Перевод из одной тюрьмы в другую всегда требует периода адаптации. Однако переместиться на остров Роббен было все равно что оказаться в другой стране. Его изолированное расположение превращало его не просто в очередную тюрьму, но в совершенной иной мир, живущий по своим собственным правилам, резко отличавшимся от норм вашего прежнего мира. Приподнятое настроение, с которым мы покинули тюрьму «Претория Локал», было подавлено суровой атмосферой тюремных порядков на острове Роббен. Мы со всей очевидностью для себя осознали, что наша жизнь здесь будет безнадежно мрачной. В тюрьме «Претория Локал» мы чувствовали связь со своими сторонниками и семьями – на острове Роббен мы ощущали себя полностью отрезанными от всего остального мира, и так оно и было на самом деле. Нам оставалось утешаться лишь общением друг с другом, но это было единственное наше утешение. Тем не менее мое смятение и растерянность быстро сменились ощущением, что для меня началась новая борьба.

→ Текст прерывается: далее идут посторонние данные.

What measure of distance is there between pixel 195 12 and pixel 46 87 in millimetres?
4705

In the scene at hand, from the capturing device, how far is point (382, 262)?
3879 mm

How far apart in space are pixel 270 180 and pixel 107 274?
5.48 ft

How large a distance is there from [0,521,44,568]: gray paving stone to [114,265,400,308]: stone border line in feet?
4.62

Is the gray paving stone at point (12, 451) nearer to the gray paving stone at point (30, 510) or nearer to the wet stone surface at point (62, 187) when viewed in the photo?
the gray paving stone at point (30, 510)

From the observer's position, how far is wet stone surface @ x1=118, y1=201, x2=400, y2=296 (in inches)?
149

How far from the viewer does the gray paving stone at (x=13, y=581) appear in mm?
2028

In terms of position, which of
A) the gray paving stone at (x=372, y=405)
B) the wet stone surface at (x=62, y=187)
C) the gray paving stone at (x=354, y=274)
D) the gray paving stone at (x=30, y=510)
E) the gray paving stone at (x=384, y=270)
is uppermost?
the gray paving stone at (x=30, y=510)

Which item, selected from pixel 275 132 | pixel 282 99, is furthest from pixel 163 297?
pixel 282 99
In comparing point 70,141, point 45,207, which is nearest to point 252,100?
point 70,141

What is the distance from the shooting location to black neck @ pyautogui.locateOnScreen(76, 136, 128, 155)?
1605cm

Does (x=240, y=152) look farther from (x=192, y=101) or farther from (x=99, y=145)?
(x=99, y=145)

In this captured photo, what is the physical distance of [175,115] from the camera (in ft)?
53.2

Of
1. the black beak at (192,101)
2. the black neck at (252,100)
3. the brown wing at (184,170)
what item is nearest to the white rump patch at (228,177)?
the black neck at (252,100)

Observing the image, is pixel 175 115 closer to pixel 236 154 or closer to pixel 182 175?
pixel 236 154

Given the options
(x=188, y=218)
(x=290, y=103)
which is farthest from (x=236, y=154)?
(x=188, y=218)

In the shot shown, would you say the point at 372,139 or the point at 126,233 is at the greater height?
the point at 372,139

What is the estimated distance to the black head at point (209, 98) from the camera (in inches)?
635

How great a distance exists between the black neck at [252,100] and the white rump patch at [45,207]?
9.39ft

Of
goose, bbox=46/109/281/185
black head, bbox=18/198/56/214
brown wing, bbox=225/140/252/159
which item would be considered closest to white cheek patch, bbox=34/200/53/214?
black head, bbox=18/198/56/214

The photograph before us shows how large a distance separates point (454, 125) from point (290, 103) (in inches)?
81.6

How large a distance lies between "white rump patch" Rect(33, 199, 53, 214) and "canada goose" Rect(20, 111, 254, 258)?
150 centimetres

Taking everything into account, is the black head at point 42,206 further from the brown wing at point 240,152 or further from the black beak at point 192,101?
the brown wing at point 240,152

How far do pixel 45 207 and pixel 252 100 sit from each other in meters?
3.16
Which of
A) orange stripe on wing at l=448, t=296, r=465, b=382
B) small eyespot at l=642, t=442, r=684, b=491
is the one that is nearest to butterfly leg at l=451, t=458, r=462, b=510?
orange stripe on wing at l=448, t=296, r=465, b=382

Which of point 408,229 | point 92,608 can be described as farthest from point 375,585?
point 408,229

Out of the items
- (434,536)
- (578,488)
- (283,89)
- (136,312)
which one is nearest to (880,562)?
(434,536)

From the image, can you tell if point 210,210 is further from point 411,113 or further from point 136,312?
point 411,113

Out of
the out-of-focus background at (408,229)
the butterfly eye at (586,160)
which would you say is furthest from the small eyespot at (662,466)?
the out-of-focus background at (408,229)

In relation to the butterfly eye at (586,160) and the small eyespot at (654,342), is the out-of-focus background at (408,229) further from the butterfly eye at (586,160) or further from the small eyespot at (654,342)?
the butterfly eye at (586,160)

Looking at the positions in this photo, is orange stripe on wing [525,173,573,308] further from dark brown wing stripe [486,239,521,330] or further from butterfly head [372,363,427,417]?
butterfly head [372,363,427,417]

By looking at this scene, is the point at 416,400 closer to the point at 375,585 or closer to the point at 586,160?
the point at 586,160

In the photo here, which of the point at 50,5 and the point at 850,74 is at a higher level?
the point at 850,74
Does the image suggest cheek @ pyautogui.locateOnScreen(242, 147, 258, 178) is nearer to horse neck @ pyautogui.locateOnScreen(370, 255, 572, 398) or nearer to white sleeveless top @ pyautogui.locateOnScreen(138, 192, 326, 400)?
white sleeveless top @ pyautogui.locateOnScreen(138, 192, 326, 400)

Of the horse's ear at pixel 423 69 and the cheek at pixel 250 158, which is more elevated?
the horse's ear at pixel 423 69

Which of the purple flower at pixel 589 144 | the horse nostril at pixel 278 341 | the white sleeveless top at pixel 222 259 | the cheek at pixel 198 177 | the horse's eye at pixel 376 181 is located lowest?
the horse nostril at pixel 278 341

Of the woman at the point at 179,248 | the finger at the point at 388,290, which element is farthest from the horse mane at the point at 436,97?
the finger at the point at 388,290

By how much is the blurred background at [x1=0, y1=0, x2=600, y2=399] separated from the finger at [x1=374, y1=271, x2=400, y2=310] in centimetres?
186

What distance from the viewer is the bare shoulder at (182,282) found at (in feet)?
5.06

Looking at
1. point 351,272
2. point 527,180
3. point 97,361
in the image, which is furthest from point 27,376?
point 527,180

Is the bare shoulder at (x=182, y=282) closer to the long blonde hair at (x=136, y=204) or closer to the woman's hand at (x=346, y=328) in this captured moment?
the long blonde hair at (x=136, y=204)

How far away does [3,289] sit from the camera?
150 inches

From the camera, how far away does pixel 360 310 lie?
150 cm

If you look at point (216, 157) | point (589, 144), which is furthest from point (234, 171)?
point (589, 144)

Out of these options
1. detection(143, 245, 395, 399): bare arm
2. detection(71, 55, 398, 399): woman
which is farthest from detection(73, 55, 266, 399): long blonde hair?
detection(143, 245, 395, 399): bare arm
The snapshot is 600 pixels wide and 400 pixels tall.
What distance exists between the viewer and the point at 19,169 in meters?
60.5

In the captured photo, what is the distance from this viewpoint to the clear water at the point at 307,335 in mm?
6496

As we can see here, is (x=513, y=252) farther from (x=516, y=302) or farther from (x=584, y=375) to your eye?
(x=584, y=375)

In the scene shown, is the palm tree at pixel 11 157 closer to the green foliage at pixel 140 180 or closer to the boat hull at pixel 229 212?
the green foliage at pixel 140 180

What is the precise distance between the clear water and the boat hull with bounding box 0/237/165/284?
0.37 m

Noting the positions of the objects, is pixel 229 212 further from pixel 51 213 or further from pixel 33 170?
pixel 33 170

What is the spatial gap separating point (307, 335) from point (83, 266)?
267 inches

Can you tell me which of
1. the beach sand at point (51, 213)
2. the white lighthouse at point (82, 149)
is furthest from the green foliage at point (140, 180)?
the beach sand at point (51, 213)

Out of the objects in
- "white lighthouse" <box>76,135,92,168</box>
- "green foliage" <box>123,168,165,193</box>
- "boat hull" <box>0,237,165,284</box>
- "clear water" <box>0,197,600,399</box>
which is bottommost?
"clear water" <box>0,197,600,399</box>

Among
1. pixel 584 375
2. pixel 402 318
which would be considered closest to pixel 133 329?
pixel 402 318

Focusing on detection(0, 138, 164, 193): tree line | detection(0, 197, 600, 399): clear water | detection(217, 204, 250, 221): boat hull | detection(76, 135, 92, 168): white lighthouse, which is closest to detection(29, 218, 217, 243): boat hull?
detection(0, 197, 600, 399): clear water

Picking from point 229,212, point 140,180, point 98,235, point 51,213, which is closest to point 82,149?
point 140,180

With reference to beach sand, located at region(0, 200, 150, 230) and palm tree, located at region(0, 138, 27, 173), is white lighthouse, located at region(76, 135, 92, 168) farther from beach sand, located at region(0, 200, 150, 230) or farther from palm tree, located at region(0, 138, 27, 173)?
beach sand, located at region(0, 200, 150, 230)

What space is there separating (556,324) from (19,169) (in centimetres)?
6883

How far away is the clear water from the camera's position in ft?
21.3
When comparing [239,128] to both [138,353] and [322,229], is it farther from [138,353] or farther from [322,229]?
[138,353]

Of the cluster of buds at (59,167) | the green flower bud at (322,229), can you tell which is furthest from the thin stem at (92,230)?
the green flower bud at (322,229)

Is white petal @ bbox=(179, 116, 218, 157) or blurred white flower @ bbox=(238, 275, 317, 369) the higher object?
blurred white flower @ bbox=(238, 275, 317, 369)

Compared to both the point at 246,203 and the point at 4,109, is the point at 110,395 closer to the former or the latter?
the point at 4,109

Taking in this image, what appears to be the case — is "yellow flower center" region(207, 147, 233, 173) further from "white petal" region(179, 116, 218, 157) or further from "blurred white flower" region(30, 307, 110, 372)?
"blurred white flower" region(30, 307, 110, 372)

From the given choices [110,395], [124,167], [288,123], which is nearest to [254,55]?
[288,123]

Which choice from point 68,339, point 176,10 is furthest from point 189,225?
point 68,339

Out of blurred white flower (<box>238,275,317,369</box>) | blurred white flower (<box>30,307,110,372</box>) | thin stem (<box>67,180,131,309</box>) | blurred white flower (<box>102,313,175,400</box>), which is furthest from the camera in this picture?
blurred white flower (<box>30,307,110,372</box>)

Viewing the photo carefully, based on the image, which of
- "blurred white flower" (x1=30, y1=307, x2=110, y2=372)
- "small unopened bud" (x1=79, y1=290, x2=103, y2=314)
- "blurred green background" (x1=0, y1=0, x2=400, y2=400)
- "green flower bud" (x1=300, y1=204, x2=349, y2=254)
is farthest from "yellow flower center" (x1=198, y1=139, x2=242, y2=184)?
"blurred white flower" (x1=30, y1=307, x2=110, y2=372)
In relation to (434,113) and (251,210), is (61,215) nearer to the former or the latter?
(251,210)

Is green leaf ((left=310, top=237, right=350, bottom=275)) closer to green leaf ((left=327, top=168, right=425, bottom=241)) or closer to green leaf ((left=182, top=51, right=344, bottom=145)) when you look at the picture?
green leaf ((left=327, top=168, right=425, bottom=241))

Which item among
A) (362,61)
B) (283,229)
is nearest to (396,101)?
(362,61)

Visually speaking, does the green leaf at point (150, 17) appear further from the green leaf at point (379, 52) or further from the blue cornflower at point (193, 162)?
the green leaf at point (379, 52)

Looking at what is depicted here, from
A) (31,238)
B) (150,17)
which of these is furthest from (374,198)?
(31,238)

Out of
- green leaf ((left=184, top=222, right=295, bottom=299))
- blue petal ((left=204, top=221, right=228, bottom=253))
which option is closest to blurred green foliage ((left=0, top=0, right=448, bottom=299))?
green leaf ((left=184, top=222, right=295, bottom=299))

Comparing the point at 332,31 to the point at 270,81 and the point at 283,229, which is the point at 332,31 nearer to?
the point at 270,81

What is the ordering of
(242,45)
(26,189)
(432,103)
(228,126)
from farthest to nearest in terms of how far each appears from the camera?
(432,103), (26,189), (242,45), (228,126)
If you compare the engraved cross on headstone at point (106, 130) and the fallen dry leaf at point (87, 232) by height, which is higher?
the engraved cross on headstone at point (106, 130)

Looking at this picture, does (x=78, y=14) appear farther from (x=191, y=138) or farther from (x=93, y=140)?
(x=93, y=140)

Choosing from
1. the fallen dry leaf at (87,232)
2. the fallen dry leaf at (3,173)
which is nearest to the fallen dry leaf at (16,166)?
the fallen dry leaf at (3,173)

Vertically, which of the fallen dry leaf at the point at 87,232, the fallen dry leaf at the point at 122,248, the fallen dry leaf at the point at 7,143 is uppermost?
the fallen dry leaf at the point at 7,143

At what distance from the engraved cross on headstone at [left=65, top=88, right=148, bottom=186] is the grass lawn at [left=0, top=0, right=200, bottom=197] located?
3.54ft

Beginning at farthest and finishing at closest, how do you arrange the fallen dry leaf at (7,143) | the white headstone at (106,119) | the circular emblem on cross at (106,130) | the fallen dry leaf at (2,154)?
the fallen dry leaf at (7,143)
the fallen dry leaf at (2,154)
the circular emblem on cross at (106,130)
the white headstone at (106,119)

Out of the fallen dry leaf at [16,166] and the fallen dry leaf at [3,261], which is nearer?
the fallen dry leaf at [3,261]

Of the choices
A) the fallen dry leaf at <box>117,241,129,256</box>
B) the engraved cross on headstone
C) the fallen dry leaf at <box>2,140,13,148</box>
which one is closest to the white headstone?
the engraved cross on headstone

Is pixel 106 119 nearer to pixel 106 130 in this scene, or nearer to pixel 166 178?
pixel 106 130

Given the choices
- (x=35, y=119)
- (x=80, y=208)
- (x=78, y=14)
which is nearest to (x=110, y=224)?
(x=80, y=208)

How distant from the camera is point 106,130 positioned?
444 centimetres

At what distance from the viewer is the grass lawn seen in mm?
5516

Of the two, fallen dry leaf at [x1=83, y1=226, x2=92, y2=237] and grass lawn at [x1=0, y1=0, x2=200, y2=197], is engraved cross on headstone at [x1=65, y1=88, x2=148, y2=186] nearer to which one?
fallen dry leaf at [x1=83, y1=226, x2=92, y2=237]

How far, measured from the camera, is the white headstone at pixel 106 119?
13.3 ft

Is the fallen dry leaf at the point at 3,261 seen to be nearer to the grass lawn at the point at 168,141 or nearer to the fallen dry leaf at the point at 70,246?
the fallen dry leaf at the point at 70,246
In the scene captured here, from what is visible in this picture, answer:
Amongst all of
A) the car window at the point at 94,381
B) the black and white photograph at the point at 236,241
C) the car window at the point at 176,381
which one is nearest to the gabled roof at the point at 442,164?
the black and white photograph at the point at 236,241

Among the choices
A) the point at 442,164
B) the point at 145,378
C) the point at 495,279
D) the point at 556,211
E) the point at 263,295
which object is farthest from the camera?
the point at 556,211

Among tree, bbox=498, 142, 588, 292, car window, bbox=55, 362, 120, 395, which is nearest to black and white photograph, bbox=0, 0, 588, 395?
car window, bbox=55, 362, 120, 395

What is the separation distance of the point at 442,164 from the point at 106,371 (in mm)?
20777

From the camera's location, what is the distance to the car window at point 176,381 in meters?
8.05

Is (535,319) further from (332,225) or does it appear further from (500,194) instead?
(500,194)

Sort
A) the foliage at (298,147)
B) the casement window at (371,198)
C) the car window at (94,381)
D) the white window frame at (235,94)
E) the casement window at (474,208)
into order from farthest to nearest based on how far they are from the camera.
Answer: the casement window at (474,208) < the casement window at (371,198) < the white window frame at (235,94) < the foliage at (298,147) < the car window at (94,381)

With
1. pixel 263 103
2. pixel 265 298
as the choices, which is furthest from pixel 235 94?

С первого же дня своего заключения на острове Роббен я протестовал против того, что меня заставляли носить шорты. Я потребовал встречи с начальником тюрьмы и составил список своих жалоб. Надзиратели проигнорировали мои протесты, однако к концу второй недели я обнаружил пару старых брюк цвета «хаки», бесцеремонно брошенных на пол моей камеры. Никакой костюм-тройка в тонкую полоску никогда не доставлял мне такого удовольствия. Однако прежде, чем надеть эти брюки, я проверил, выдали ли их и моим товарищам.
Как оказалось, брюки выдали лишь мне одному, и я велел надзирателю забрать их обратно. Я настаивал на том, чтобы у всех африканских заключенных были длинные брюки. Надзиратель в ответ проворчал: «Мандела, вначале ты требуешь себе длинные брюки, а когда мы их тебе даем, оказывается, что они тебе не нужны». Он отказался прикасаться к брюкам, которые мог носить чернокожий заключенный, и в конечном итоге в мою камеру забрать их пришел представитель тюремной администрации, который заявил мне: «Очень хорошо, Мандела! Раз так, то у тебя будет такая же одежда, как и у всех остальных». Я поинтересовался: если мне готовы дать длинные брюки, то почему не могут выдать их и всем остальным? У него не было ответа на этот вопрос.
60
Через две недели нашего пребывания на острове Роббен нам сообщили, что наши адвокаты Брэм Фишер и Джоэль Иоффе собирались навестить нас на следующий день. Когда они прибыли, нас отвели в зону для посещений для встречи с ними. Цель их визита была двоякой: посмотреть, как мы устроились, и убедиться, что мы все еще отказываемся от обжалования своих приговоров. Прошло всего несколько недель с тех пор, как я видел Брэма Фишера и Джоэля Иоффе в последний раз, но мне показалось, что с тех пор прошла целая вечность. Они казались пришельцами из другого мира.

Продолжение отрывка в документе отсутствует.